### WORK INSTRUCTIONS
Please pull out each line of the rows below that contains the word "farthest". Count only matches in the same case.
======== RECORDS FOR THE TASK ========
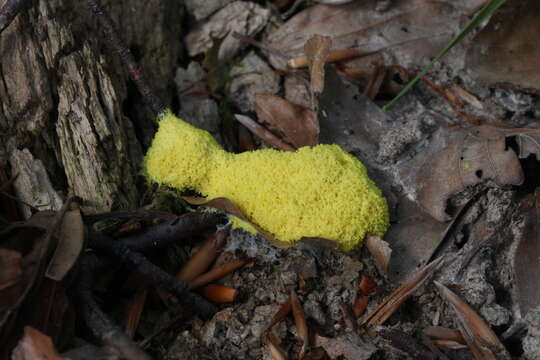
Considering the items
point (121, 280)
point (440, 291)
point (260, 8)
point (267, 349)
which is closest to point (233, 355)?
point (267, 349)

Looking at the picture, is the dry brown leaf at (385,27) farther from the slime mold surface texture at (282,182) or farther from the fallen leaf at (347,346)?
the fallen leaf at (347,346)

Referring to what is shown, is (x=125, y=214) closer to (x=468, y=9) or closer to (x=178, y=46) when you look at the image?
(x=178, y=46)

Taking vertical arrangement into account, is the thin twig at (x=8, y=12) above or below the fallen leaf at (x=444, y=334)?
above

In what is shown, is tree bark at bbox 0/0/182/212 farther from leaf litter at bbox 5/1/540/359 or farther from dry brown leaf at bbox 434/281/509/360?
dry brown leaf at bbox 434/281/509/360

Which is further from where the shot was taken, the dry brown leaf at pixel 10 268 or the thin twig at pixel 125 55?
the thin twig at pixel 125 55

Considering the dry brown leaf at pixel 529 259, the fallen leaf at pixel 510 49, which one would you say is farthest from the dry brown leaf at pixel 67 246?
the fallen leaf at pixel 510 49

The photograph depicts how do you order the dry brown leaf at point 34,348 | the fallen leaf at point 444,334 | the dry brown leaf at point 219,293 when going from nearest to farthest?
1. the dry brown leaf at point 34,348
2. the fallen leaf at point 444,334
3. the dry brown leaf at point 219,293
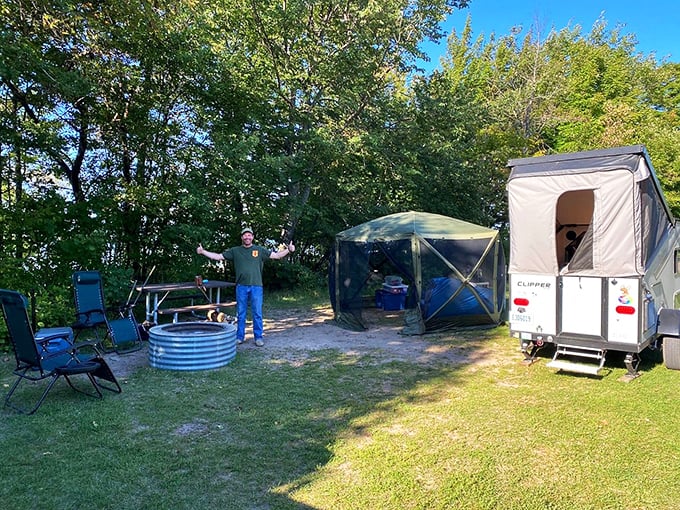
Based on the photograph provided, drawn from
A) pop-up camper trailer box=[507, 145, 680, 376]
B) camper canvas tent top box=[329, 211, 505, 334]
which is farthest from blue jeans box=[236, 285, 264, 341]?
pop-up camper trailer box=[507, 145, 680, 376]

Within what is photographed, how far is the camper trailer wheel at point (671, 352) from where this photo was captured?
5.52m

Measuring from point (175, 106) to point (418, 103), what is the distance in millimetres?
7078

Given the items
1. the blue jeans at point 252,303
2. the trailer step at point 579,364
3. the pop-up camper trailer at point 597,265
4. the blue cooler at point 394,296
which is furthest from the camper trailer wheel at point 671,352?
the blue cooler at point 394,296

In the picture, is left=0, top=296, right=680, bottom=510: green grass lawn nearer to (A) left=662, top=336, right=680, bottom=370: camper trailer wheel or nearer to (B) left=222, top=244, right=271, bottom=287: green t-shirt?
(A) left=662, top=336, right=680, bottom=370: camper trailer wheel

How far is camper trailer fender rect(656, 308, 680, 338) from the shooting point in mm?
5453

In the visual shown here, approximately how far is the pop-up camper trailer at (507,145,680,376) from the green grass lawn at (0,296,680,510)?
495 millimetres

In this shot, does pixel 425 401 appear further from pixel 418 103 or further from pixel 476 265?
pixel 418 103

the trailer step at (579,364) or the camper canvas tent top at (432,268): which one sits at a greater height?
the camper canvas tent top at (432,268)

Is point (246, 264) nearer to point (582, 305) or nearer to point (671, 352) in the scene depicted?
→ point (582, 305)

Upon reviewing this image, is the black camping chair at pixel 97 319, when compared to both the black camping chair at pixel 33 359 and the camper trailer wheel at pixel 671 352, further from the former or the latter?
the camper trailer wheel at pixel 671 352

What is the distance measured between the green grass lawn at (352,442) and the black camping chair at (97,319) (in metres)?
1.22

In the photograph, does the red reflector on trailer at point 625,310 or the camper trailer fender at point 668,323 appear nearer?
the red reflector on trailer at point 625,310

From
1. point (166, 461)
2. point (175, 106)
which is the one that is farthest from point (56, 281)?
point (166, 461)

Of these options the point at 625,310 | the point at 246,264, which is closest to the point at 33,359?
the point at 246,264
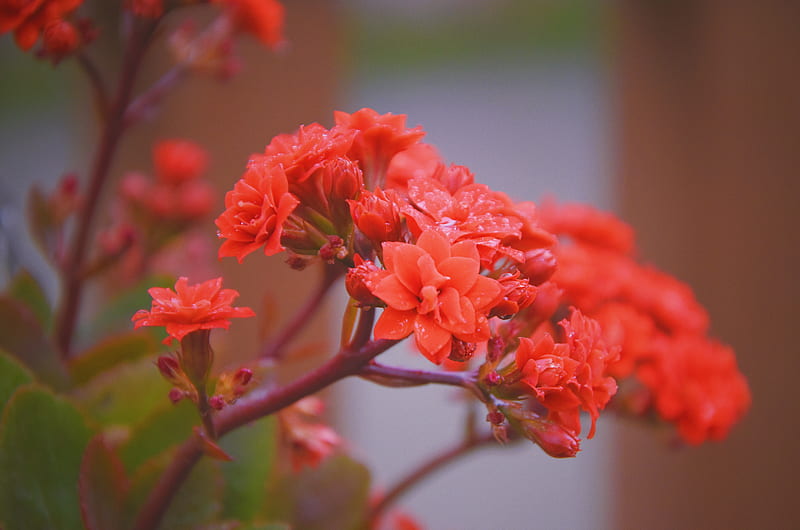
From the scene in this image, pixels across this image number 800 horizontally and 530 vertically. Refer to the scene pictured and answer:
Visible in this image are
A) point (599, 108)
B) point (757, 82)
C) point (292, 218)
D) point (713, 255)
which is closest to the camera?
point (292, 218)

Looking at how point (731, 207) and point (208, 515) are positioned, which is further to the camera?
point (731, 207)

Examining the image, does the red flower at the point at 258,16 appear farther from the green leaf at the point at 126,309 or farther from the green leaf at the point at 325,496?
the green leaf at the point at 325,496

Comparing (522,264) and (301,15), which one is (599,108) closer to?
(301,15)

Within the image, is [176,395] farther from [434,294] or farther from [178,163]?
[178,163]

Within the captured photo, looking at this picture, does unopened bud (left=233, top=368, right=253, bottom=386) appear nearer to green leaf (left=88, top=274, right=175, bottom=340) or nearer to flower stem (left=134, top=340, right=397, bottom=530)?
flower stem (left=134, top=340, right=397, bottom=530)

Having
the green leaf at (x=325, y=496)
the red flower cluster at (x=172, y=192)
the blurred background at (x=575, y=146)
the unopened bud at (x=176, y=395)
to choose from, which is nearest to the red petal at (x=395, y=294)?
the unopened bud at (x=176, y=395)

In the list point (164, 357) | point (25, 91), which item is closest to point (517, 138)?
point (25, 91)

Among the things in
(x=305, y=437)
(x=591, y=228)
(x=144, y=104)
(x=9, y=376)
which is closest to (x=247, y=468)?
(x=305, y=437)
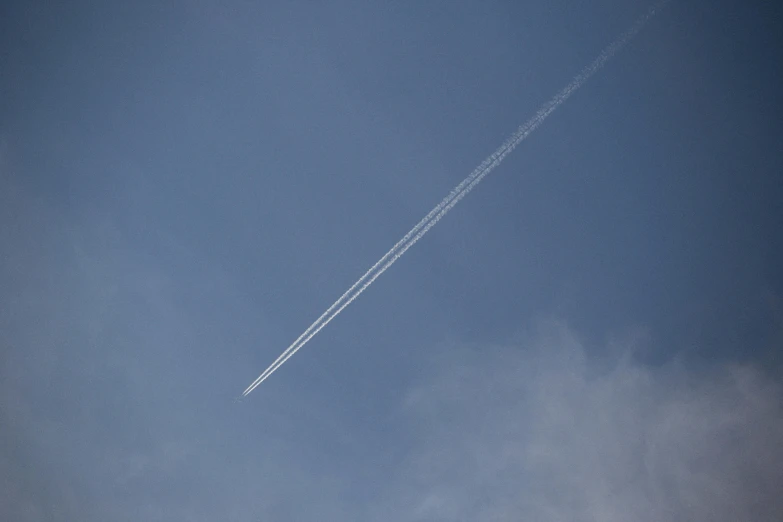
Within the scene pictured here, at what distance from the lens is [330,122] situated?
16609 millimetres

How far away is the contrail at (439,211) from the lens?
15.3m

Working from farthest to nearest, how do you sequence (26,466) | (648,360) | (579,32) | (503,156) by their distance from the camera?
(26,466), (648,360), (503,156), (579,32)

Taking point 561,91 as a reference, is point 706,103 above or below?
below

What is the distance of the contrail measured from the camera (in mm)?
15305

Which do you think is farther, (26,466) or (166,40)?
(26,466)

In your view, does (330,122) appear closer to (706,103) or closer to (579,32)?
(579,32)

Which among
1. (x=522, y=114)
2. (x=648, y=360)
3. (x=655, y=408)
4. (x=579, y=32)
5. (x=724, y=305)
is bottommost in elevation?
(x=655, y=408)

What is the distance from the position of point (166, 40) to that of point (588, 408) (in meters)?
24.3

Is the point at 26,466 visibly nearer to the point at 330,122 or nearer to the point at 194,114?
the point at 194,114

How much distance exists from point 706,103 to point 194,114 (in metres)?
20.6

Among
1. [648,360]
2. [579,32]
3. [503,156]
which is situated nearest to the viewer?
[579,32]

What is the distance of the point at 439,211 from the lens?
16672 mm

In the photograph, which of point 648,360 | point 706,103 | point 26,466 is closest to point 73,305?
point 26,466

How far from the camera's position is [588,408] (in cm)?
1766
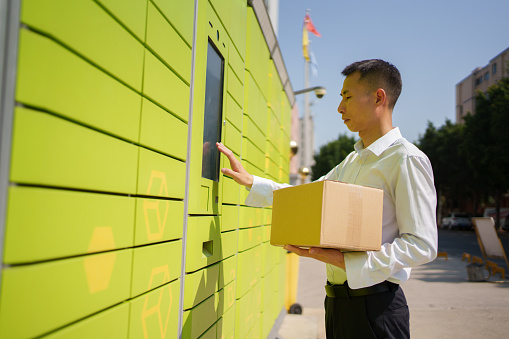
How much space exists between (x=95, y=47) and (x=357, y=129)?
5.17 ft

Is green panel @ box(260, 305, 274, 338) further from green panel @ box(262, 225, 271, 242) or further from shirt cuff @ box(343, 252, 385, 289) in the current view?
shirt cuff @ box(343, 252, 385, 289)

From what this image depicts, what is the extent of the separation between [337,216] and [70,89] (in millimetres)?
1196

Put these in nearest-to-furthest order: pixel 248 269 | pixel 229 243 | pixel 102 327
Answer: pixel 102 327
pixel 229 243
pixel 248 269

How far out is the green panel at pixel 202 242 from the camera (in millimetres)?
2373

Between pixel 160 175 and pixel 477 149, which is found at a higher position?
pixel 477 149

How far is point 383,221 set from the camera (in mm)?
2279

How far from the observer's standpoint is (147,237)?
5.99 ft

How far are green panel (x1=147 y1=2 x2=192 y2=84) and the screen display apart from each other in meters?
0.40

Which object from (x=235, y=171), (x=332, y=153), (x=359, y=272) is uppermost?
(x=332, y=153)

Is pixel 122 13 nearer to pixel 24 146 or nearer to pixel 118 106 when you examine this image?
pixel 118 106

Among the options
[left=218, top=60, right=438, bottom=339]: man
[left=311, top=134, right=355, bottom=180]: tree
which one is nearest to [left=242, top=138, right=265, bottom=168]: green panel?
[left=218, top=60, right=438, bottom=339]: man

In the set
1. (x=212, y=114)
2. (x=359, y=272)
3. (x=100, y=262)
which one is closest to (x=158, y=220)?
(x=100, y=262)

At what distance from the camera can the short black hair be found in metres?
2.46

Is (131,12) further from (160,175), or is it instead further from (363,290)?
(363,290)
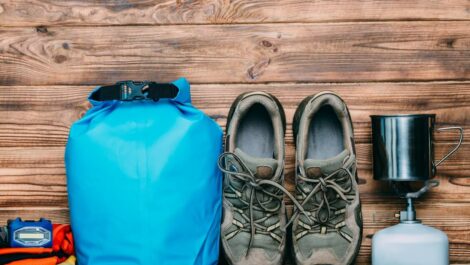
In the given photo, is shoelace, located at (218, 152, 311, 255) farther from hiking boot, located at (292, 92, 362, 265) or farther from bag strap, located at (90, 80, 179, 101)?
bag strap, located at (90, 80, 179, 101)

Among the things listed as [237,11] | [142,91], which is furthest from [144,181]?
[237,11]

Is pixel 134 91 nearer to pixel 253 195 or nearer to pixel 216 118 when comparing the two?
pixel 216 118

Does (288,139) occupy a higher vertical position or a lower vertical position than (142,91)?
lower

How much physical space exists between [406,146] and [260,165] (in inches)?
11.7

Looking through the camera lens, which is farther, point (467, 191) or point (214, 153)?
point (467, 191)

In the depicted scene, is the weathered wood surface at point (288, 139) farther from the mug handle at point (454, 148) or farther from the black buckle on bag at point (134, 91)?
the black buckle on bag at point (134, 91)

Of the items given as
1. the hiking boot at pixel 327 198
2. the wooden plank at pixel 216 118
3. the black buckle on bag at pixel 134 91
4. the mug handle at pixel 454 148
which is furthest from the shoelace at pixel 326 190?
the black buckle on bag at pixel 134 91

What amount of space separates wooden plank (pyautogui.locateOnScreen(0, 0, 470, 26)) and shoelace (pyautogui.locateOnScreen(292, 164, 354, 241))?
366 mm

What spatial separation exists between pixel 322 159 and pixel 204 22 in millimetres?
406

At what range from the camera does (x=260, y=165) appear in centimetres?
133

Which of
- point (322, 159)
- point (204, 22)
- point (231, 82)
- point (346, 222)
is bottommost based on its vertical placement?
point (346, 222)

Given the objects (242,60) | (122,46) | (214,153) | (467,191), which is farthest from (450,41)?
(122,46)

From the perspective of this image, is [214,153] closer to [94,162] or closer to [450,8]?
[94,162]

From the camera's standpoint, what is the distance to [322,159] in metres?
1.37
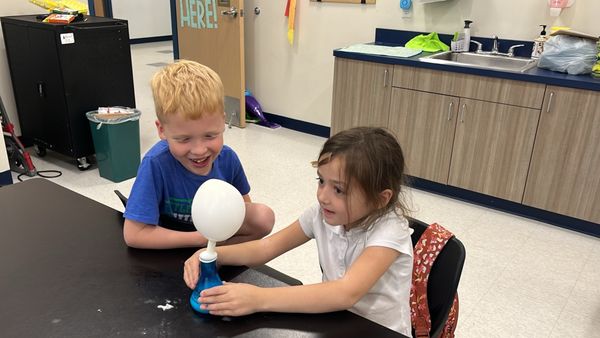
========
### ANSWER BELOW
Considering the dry brown leaf at pixel 529 259, the fallen leaf at pixel 510 49, which one would you say is farthest from the dry brown leaf at pixel 67 246?
The photograph depicts how do you order the dry brown leaf at point 34,348 | the fallen leaf at point 444,334 | the dry brown leaf at point 219,293 when going from nearest to farthest?
which is farthest from blue jeans box=[236, 285, 264, 341]?
which is the one that is farthest from point (56, 281)?
Working from farthest to nearest, how do you sequence (26,466) | (648,360) | (579,32) | (503,156) by their distance from the camera?
Given the objects (242,60) | (122,46) | (214,153) | (467,191), which is farthest from (450,41)?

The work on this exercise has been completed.